SUPPLIED PASSAGE —
^^^^^^^^^^^^^^^^
Well today was a good day. I was super tired because it took me forever to fall asleep last night  so after I dropped Savannah to daycare I went home and took a short nap. Then headed to my Pure Barre class I was definitely  feeling the burn today. I’ve gone five days straight with no break and I went 6 days straight last week with just a break on Saturday. I am taking tomorrow off to rest my body. I had shredded wheat for breakfast and then had a healthy light lunch of two hard boiled eggs and lots of water all day long. I got an iced coffee in the afternoon  for a snack. I cooked Fried chicken on a biscuit and served with Red Cabbage slaw. Very tasty meal from Martha & Marley Spoon the stuff I ordered for Brandon from Old Navy arrived today. Also my fabletics outfit. I wore my waist trainer for four hours. My son will be going out of town after school tomorrow after school with my Dad. I will cook another Martha & Marley Spoon meal tomorrow night for me my hubby Jeff and our little one Savannah. I am looking forward to a lunch date with the girls tomorrow always nice to have some gal time. Saturday night Savannah  is being watched by our care giver Katie so Jeff and I get a date  night. I need to do Pure Barre classes Saturday and  Sunday. Still waiting on my Adore Me order. Also the kids easter items I ordered. My elbows are all messed up from the fore arm planks I am doing on the carpet at Pure Barre lol. My roots are killing me lol I am in great need of getting my hair done. We have our three year wedding anniversary on Tuesday. My little munchkin is growing up and its cute but makes me shed a tear or two. She now just walks up to daycare  doesn’t want me to carry her and says bye bye instead of crying like she used to. She is so chatty learning many new words and she is very independent although she has bouts where she freaks and needs mama especially when I am cooking lol. My son has only a few months left and then no more elementary and he will start junior high in the fall at Sacred Heart School. I hope everyone had a great day stay tuned lots of posts to come.
^^^^^^^^^^^^^^^^
SOURCE DATA —
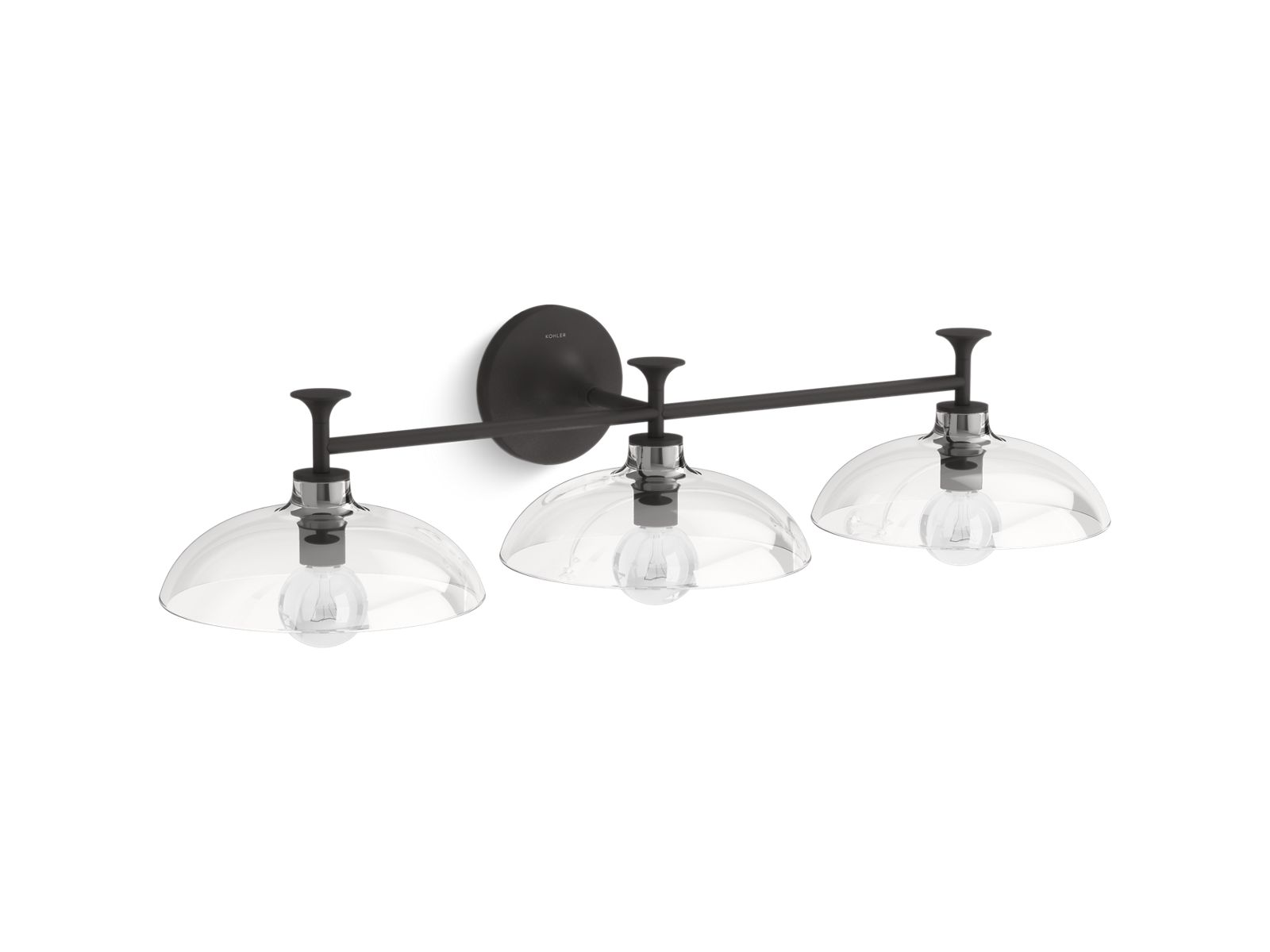 41447-tone-three-light-sconce-3.jpg Tone™ Three-light sconce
^^^^^^^^^^^^^^^^
PROBLEM TO WORK ON — For each statement, answer yes or no according to the blog post, and quote the deciding words of the blog post. 1. The writer took a short nap after dropping Savannah at daycare. 2. The writer plans to go to a Pure Barre class tomorrow. 3. The three-year wedding anniversary falls on Saturday. The material above comes from a separate source, not from the blog post.

OUTPUT —
1. Yes: "after I dropped Savannah to daycare I went home and took a short nap"
2. No: "I am taking tomorrow off to rest my body."
3. No: "We have our three year wedding anniversary on Tuesday."